» **Texte retenu**
La pêche des salmonidés aux poissons-nageurs est à la mode, surtout auprès des jeunes pêcheurs qui ont la chance de fréquenter les eaux vives. Or, il apparaît que le lancer n’est pas la technique qui prend le plus de grosses truites farios en rivière.
Les options tactiques
Sébastien Thête, par exemple, m’expliquait que sur la basse rivière d’Ain, pourtant très large, les pêcheurs les plus efficaces sur les belles sont ceux qui pratiquent au toc sur des veines d’eau qu’ils connaissent par cœur. De même, sur l’Isère amont, aux eaux limpides, le meilleur preneur de grosses truites que je connaisse est un jeune pêcheur alternant avec talent toc au ver et toc-nymphe. Sur certaines rivières haut-savoyardes, les traditions perdurent et c’est le vairon qui rapporte encore probablement le plus de poissons trophées. Ce sont donc bien les options tactiques qui permettent de sélectionner la taille des farios.

» **Consigne**
Poursuivez le texte sur la pêche des grosses truites farios en rivière à partir de sa dernière phrase. Le listing n'est d'aucune utilité pour ce travail.

» **Extrait de données**
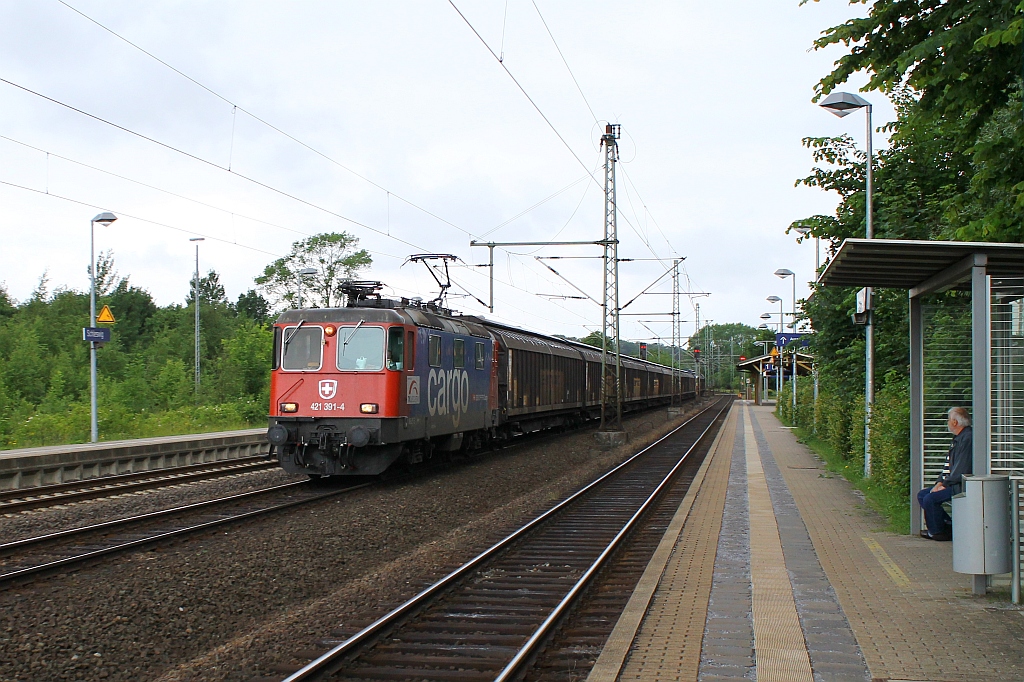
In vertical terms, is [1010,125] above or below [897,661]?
above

» **Production attendue**
Le choix du leurre
La cuiller tournante, très efficace, n’a pas la réputation de trier les poissons. Mais du fait de sa popularité, c’est assurément le piège qui a rapporté le plus de grosses truites car elle prend tout, toute l’année. Les poissons-nageurs, imitations de poissons, prennent plus gros en moyenne. Quant aux leurres souples, leurs signaux discrets les avantagent parfois sur les poissons éduqués, souvent les plus âgés, donc forcément plus gros. Mais la donne est différente entre micro-souple et shad. Que le gabarit d’un leurre influence la taille des prises, tous les pêcheurs au lancer en conviennent. Mais l’équation gros leurre = grosse truite est très loin d’être systématique. Si les plus belles sont carnassières et très territoriales, elles consomment aussi de minuscules proies, on le constate lors des régurgitations.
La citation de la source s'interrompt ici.